_WHAT THE TASK ASKS_
Below is a set of records; print all of them exactly as written.

_MATERIAL SUPPLIED_
····················

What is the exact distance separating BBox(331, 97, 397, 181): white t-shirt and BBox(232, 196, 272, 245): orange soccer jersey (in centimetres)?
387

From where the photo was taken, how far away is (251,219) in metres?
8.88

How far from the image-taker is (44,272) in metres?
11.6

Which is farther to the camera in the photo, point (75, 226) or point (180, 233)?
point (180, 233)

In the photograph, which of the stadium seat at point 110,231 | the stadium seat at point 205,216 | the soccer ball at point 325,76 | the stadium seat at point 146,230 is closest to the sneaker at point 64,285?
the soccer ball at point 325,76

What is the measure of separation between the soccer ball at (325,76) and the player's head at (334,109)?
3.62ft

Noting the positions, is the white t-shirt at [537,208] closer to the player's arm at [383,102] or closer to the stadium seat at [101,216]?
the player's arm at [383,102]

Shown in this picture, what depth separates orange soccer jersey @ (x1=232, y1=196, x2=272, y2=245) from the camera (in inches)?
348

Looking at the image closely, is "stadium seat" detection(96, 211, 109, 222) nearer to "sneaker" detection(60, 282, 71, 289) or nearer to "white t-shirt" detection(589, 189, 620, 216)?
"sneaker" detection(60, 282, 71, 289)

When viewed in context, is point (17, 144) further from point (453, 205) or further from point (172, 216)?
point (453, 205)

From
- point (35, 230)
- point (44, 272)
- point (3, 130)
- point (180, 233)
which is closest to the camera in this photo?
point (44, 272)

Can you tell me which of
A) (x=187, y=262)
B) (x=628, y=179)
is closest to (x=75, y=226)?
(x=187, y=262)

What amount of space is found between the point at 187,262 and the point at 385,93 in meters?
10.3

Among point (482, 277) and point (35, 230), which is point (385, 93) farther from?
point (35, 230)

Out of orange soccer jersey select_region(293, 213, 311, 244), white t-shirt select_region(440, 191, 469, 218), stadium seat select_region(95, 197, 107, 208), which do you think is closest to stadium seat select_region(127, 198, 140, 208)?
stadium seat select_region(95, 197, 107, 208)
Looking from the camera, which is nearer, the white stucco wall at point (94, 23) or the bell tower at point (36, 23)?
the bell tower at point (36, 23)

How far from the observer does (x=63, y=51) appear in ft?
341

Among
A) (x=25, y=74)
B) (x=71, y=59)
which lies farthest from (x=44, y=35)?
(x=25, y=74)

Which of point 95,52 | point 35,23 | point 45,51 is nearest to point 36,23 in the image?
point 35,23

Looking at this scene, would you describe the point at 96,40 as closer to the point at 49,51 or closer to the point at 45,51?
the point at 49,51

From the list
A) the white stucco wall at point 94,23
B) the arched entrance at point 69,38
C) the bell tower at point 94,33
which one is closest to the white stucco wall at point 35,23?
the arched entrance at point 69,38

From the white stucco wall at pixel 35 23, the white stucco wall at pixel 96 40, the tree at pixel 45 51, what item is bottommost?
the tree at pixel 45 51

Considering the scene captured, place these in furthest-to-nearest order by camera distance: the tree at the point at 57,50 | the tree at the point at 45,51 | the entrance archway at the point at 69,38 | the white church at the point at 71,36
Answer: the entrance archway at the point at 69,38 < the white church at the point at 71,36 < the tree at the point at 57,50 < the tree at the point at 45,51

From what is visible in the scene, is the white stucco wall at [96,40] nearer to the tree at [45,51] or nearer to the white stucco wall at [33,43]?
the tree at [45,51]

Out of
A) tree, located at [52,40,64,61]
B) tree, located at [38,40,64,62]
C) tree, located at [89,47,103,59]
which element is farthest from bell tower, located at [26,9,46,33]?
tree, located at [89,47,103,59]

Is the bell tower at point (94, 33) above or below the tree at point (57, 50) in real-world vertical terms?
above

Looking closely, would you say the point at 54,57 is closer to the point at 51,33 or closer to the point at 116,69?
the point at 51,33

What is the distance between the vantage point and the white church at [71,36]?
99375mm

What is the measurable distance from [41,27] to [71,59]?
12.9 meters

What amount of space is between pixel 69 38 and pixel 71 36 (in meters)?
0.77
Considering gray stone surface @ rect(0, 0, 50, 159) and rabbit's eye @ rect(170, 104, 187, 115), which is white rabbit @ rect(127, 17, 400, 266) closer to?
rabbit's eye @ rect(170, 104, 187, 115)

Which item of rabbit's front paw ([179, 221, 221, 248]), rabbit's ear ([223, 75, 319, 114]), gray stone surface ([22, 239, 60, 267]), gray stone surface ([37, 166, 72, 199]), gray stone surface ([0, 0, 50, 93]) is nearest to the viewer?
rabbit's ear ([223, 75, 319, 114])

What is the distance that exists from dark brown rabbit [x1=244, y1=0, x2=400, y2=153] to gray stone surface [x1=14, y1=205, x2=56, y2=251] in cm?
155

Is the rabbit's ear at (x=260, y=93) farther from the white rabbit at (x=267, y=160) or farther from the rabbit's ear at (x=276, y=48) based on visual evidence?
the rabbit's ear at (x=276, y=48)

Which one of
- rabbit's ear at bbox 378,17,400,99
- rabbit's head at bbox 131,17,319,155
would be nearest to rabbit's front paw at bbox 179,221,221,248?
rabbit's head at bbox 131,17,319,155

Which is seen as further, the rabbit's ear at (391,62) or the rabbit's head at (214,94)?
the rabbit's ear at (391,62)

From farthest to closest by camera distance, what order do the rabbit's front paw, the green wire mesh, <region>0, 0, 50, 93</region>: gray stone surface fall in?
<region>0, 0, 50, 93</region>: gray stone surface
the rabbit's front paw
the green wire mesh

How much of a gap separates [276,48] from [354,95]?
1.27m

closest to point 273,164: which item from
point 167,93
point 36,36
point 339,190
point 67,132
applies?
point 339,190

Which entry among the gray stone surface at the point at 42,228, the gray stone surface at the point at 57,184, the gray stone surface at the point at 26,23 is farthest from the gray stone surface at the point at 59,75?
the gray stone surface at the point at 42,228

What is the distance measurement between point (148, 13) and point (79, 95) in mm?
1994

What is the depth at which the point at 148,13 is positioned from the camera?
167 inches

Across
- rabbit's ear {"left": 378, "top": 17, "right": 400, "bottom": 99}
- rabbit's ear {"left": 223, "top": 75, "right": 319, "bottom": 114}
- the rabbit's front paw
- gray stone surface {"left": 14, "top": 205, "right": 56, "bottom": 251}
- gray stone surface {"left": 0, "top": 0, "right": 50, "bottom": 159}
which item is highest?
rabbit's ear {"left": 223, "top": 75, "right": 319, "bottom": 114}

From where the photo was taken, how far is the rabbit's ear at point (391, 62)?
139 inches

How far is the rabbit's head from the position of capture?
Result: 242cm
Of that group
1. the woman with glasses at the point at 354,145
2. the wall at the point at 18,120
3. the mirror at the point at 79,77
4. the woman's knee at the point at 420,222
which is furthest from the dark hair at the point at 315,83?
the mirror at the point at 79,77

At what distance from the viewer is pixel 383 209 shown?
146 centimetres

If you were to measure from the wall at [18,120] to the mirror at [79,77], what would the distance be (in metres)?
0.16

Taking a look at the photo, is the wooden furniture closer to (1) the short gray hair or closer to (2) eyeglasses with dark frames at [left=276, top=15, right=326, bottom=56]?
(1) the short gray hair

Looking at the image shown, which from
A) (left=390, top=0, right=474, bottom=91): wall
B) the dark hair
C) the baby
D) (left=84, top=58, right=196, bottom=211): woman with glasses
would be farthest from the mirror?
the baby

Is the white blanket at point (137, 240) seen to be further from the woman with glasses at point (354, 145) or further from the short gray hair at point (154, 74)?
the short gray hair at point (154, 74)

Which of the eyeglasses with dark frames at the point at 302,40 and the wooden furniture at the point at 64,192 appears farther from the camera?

····················

_RESULT FOR THIS EXERCISE_
What is the exact distance separating BBox(331, 97, 397, 181): white t-shirt and BBox(232, 196, 272, 245): orange soccer jersey (in centimetres)?
387

From where the photo was taken, how far away is (251,219) in metres?
8.88

How far from the image-taker is (44,272) in metres?
11.6

Which is farther to the camera in the photo, point (75, 226) or point (180, 233)?
point (180, 233)

In the photograph, which of the stadium seat at point 110,231 | the stadium seat at point 205,216 | the soccer ball at point 325,76 | the stadium seat at point 146,230 is closest to the sneaker at point 64,285?
the soccer ball at point 325,76

What is the measure of separation between the soccer ball at (325,76) and the player's head at (334,109)?
3.62ft

Noting the positions, is the white t-shirt at [537,208] closer to the player's arm at [383,102] or closer to the stadium seat at [101,216]?
the player's arm at [383,102]

Shown in this picture, what depth separates orange soccer jersey @ (x1=232, y1=196, x2=272, y2=245) from the camera (in inches)?
348

Looking at the image closely, is "stadium seat" detection(96, 211, 109, 222) nearer to "sneaker" detection(60, 282, 71, 289) or nearer to "white t-shirt" detection(589, 189, 620, 216)?
"sneaker" detection(60, 282, 71, 289)

When viewed in context, is point (17, 144) further from point (453, 205) or further from point (172, 216)?
point (453, 205)

From
- point (35, 230)
- point (44, 272)
- point (3, 130)
- point (180, 233)
which is closest to the camera in this photo?
point (44, 272)

Can you tell me which of
A) (x=187, y=262)
B) (x=628, y=179)
is closest to (x=75, y=226)?
(x=187, y=262)

What amount of space is found between the point at 187,262 and the point at 385,93 in meters?
10.3

Among point (482, 277) and point (35, 230), which is point (385, 93) farther from?
point (35, 230)

Out of orange soccer jersey select_region(293, 213, 311, 244), white t-shirt select_region(440, 191, 469, 218), stadium seat select_region(95, 197, 107, 208), which do you think is closest to stadium seat select_region(127, 198, 140, 208)?
stadium seat select_region(95, 197, 107, 208)
Looking from the camera, which is nearer, the white stucco wall at point (94, 23) or the bell tower at point (36, 23)?
the bell tower at point (36, 23)

How far from the observer does (x=63, y=51) appear in ft?
341

Among
A) (x=25, y=74)
B) (x=71, y=59)
which lies farthest from (x=44, y=35)?
(x=25, y=74)

Which of point 95,52 | point 35,23 | point 45,51 is nearest to point 36,23 in the image?
point 35,23

Looking at this scene, would you describe the point at 96,40 as closer to the point at 49,51 or closer to the point at 45,51?
the point at 49,51

From the list
A) the white stucco wall at point 94,23
B) the arched entrance at point 69,38
C) the bell tower at point 94,33
which one is closest to the white stucco wall at point 35,23?
the arched entrance at point 69,38

From the white stucco wall at pixel 35 23, the white stucco wall at pixel 96 40, the tree at pixel 45 51, what item is bottommost?
the tree at pixel 45 51

Considering the scene captured, place these in furthest-to-nearest order by camera distance: the tree at the point at 57,50 | the tree at the point at 45,51 | the entrance archway at the point at 69,38 | the white church at the point at 71,36
Answer: the entrance archway at the point at 69,38 < the white church at the point at 71,36 < the tree at the point at 57,50 < the tree at the point at 45,51

From what is visible in the scene, is the white stucco wall at [96,40] nearer to the tree at [45,51] or nearer to the white stucco wall at [33,43]?
the tree at [45,51]

Out of
A) tree, located at [52,40,64,61]
B) tree, located at [38,40,64,62]
C) tree, located at [89,47,103,59]
which element is farthest from bell tower, located at [26,9,46,33]?
tree, located at [89,47,103,59]

Is the bell tower at point (94, 33) above or below the tree at point (57, 50) in real-world vertical terms?
above

Looking closely, would you say the point at 54,57 is closer to the point at 51,33 or closer to the point at 116,69?
the point at 51,33

What is the distance between the vantage point and the white church at [71,36]?
99375mm

What is the measurable distance from [41,27] to [71,59]?
12.9 meters

What amount of space is between pixel 69 38 and pixel 71 36 (in meters)?
0.77
Considering gray stone surface @ rect(0, 0, 50, 159) and rabbit's eye @ rect(170, 104, 187, 115), which is white rabbit @ rect(127, 17, 400, 266) closer to?
rabbit's eye @ rect(170, 104, 187, 115)

Which item of rabbit's front paw ([179, 221, 221, 248]), rabbit's ear ([223, 75, 319, 114]), gray stone surface ([22, 239, 60, 267]), gray stone surface ([37, 166, 72, 199]), gray stone surface ([0, 0, 50, 93]) is nearest to the viewer?
rabbit's ear ([223, 75, 319, 114])

What is the distance that exists from dark brown rabbit [x1=244, y1=0, x2=400, y2=153] to gray stone surface [x1=14, y1=205, x2=56, y2=251] in cm?
155

Is the rabbit's ear at (x=260, y=93) farther from the white rabbit at (x=267, y=160) or farther from the rabbit's ear at (x=276, y=48) based on visual evidence?
the rabbit's ear at (x=276, y=48)

Which one of
- rabbit's ear at bbox 378,17,400,99
- rabbit's head at bbox 131,17,319,155
would be nearest to rabbit's front paw at bbox 179,221,221,248?
rabbit's head at bbox 131,17,319,155

Which is seen as further, the rabbit's ear at (391,62) or the rabbit's head at (214,94)?
the rabbit's ear at (391,62)

From farthest to closest by camera distance, what order do the rabbit's front paw, the green wire mesh, <region>0, 0, 50, 93</region>: gray stone surface fall in?
<region>0, 0, 50, 93</region>: gray stone surface
the rabbit's front paw
the green wire mesh

How much of a gap separates [276,48] from [354,95]?
1.27m

closest to point 273,164: which item from
point 167,93
point 36,36
point 339,190
point 67,132
applies?
point 339,190

Which entry among the gray stone surface at the point at 42,228, the gray stone surface at the point at 57,184, the gray stone surface at the point at 26,23 is farthest from the gray stone surface at the point at 59,75?
the gray stone surface at the point at 42,228

What is the distance measurement between point (148, 13) and point (79, 95) in mm?
1994

What is the depth at which the point at 148,13 is positioned from the camera?
167 inches

Across
- rabbit's ear {"left": 378, "top": 17, "right": 400, "bottom": 99}
- rabbit's ear {"left": 223, "top": 75, "right": 319, "bottom": 114}
- the rabbit's front paw
- gray stone surface {"left": 14, "top": 205, "right": 56, "bottom": 251}
- gray stone surface {"left": 0, "top": 0, "right": 50, "bottom": 159}
which item is highest?
rabbit's ear {"left": 223, "top": 75, "right": 319, "bottom": 114}

From where the photo was taken, how far is the rabbit's ear at point (391, 62)?
139 inches

How far is the rabbit's head from the position of capture?
Result: 242cm
Of that group
1. the woman with glasses at the point at 354,145
2. the wall at the point at 18,120
3. the mirror at the point at 79,77
4. the woman's knee at the point at 420,222
which is furthest from the dark hair at the point at 315,83?
the mirror at the point at 79,77

At what distance from the viewer is pixel 383 209 shown?
146 centimetres

If you were to measure from the wall at [18,120] to the mirror at [79,77], what would the distance be (in metres)?
0.16

Taking a look at the photo, is the wooden furniture closer to (1) the short gray hair or closer to (2) eyeglasses with dark frames at [left=276, top=15, right=326, bottom=56]?
(1) the short gray hair

Looking at the image shown, which from
A) (left=390, top=0, right=474, bottom=91): wall
B) the dark hair
C) the baby
D) (left=84, top=58, right=196, bottom=211): woman with glasses
would be farthest from the mirror?
the baby

Is the white blanket at point (137, 240) seen to be further from the woman with glasses at point (354, 145) or further from the short gray hair at point (154, 74)?
the short gray hair at point (154, 74)

Which of the eyeglasses with dark frames at the point at 302,40 and the wooden furniture at the point at 64,192 appears farther from the camera?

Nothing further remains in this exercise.